Amid tension between Sri Lanka and western countries over Colombo's treatment of defeated presidential candidate Sarath Fonseka questions are being asked about the country's relations with the West.

COLOMBO // Amid tension between Sri Lanka and western countries over Colombo's treatment of defeated presidential candidate Sarath Fonseka - following much western censure over the government's war with Tamil Tiger rebels - questions are being asked in Sri Lanka about the country's relations with the West.

On Tuesday, the US assistant secretary of state for South and Central Asian affairs, Robert Blake, urged Sri Lanka not to try Mr Fonseka - who the government accuses of planning a coup d'etat - before a military tribunal, but rather in a civil court. In a strong rebuke, the media minister Lakshman Yapa Abeywardana told reporters on Wednesday that Mr Blake should not dictate terms to Sri Lanka. It followed an accusation made earlier this month by defence secretary Gotabaya Rajapaksa in a Singaporean newspaper that the US and Norway had backed Mr Fonseka's presidential campaign, a charge both countries angrily denied.

Despite the acrimony, Nanda Godage, a retired Sri Lankan diplomat and newspaper commentator on foreign affairs, believes the US will eventually resume a more stable relationship with Sri Lanka. "For the US, Sri Lanka is too important a country to be dumped. Sri Lanka's strategic location in the Indian Ocean and growing ties with China, will ensure a US return to an active role politically and economically," he said adding that Beijing's growing relations with Colombo is a "never-ending" worry to the US.

The US and some European states were critical of Sri Lanka's conduct in its fight against Tamil Tiger rebels, a battle it eventually won last May, ending 30 years of war. During the last stages of the conflict, reports of large-scale civilian deaths prompted the US and its allies to intervene in the crisis. They were hoping to invoke the "responsibility to protect" principle - that if a state is unable to protect its people, the international community can intervene, first diplomatically and then with sanctions or force .

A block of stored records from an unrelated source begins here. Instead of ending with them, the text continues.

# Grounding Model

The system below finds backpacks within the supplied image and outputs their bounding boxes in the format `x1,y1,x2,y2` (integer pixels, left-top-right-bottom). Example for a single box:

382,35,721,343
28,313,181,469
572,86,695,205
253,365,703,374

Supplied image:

But Mr Godage said China and Russia, with backing from India, protested against the plan brought to the UN Security Council. "Since then officials like Blake and [secretary of state] Hillary Clinton have been hostile to Sri Lanka. But there are other friends in the US [government] who are more balanced towards Sri Lanka," he said. Echoing that view, Rohan Gunaratna, head of the International Centre for Political Violence and Terrorism Research (ICPVTR) at Nanyang Technological University in Singapore, said that the US department of defence was "steadfast" in its support for Sri Lanka.

The US and its European allies have attempted numerous ways of punishing Sri Lanka for alleged human rights abuses, even calling for a war crimes investigation. But apart from a recent decision by the European Union to suspend tax-free imports from Sri Lanka, other efforts have not managed to cripple the country. Angry with the West, Sri Lankan President Mahinda Rajapaksa has resorted to a non-aligned foreign policy, counting China, India, Iran, Russia and Libya among its allies.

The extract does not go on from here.